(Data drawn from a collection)
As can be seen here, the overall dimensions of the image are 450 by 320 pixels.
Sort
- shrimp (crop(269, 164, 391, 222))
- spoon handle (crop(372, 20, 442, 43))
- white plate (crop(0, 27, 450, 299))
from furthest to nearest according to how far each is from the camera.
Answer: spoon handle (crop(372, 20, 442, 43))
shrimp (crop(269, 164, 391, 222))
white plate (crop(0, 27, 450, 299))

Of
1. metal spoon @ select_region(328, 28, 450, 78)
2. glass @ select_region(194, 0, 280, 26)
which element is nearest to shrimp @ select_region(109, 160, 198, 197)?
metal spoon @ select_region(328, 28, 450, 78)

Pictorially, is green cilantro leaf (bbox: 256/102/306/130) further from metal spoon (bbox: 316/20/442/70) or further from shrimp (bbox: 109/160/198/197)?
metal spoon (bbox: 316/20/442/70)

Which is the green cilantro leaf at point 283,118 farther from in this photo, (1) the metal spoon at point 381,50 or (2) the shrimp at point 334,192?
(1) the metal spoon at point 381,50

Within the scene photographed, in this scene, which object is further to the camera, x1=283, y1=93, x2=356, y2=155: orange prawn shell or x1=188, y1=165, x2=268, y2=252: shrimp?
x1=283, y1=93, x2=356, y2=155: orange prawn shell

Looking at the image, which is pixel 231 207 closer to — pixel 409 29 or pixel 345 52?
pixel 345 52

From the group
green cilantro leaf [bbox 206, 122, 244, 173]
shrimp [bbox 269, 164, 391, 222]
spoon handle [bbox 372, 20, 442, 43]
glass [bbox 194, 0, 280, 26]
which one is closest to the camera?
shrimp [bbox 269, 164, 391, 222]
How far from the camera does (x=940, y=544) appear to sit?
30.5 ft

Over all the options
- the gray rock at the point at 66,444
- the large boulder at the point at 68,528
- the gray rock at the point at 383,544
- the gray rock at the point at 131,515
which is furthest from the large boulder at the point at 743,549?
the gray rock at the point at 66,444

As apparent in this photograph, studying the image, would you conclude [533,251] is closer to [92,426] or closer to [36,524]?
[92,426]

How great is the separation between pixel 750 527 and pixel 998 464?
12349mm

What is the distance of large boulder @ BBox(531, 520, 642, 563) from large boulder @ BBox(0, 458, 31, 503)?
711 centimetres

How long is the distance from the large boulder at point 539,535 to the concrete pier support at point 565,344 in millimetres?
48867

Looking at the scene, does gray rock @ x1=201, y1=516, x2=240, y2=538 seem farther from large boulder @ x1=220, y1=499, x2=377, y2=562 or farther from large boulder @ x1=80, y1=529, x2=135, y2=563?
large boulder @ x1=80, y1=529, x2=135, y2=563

**TASK PROMPT**
Write out every line of the records above, reproducing each one without alteration.

**RESPONSE**
As can be seen here, the overall dimensions of the image are 450 by 320 pixels.
Sort
- shrimp (crop(269, 164, 391, 222))
- spoon handle (crop(372, 20, 442, 43))
- white plate (crop(0, 27, 450, 299))
from furthest to nearest according to how far each is from the camera.
Answer: spoon handle (crop(372, 20, 442, 43))
shrimp (crop(269, 164, 391, 222))
white plate (crop(0, 27, 450, 299))

Of
1. metal spoon @ select_region(328, 28, 450, 78)
2. glass @ select_region(194, 0, 280, 26)
which element is nearest to shrimp @ select_region(109, 160, 198, 197)?
metal spoon @ select_region(328, 28, 450, 78)

Pictorially, is green cilantro leaf (bbox: 256/102/306/130) further from metal spoon (bbox: 316/20/442/70) or further from shrimp (bbox: 109/160/198/197)?
metal spoon (bbox: 316/20/442/70)

Which is the green cilantro leaf at point 283,118 farther from in this photo, (1) the metal spoon at point 381,50 or (2) the shrimp at point 334,192?
(1) the metal spoon at point 381,50

Within the scene photographed, in this scene, which object is further to the camera, x1=283, y1=93, x2=356, y2=155: orange prawn shell or x1=188, y1=165, x2=268, y2=252: shrimp?
x1=283, y1=93, x2=356, y2=155: orange prawn shell

Looking at the image, which is pixel 231 207 closer to — pixel 409 29 or pixel 345 52?
pixel 345 52

From the group
green cilantro leaf [bbox 206, 122, 244, 173]
shrimp [bbox 269, 164, 391, 222]
spoon handle [bbox 372, 20, 442, 43]
glass [bbox 194, 0, 280, 26]
which one is closest to the camera?
shrimp [bbox 269, 164, 391, 222]
How far from the camera does (x=940, y=544) appear to sit?
30.5 ft

Over all the options
- the gray rock at the point at 66,444
- the large boulder at the point at 68,528
- the gray rock at the point at 383,544
- the gray rock at the point at 131,515
which is furthest from the large boulder at the point at 743,549?
the gray rock at the point at 66,444

As apparent in this photograph, studying the image, would you conclude [533,251] is closer to [92,426] or closer to [36,524]?
[92,426]

How great is the separation between pixel 750 527 and pixel 998 464?
12349mm

What is the distance of large boulder @ BBox(531, 520, 642, 563) from large boulder @ BBox(0, 458, 31, 503)?
711 centimetres

How long is the distance from the large boulder at point 539,535 to the concrete pier support at point 565,344 in millimetres?
48867

Looking at the scene, does gray rock @ x1=201, y1=516, x2=240, y2=538 seem farther from large boulder @ x1=220, y1=499, x2=377, y2=562 or farther from large boulder @ x1=80, y1=529, x2=135, y2=563?
large boulder @ x1=80, y1=529, x2=135, y2=563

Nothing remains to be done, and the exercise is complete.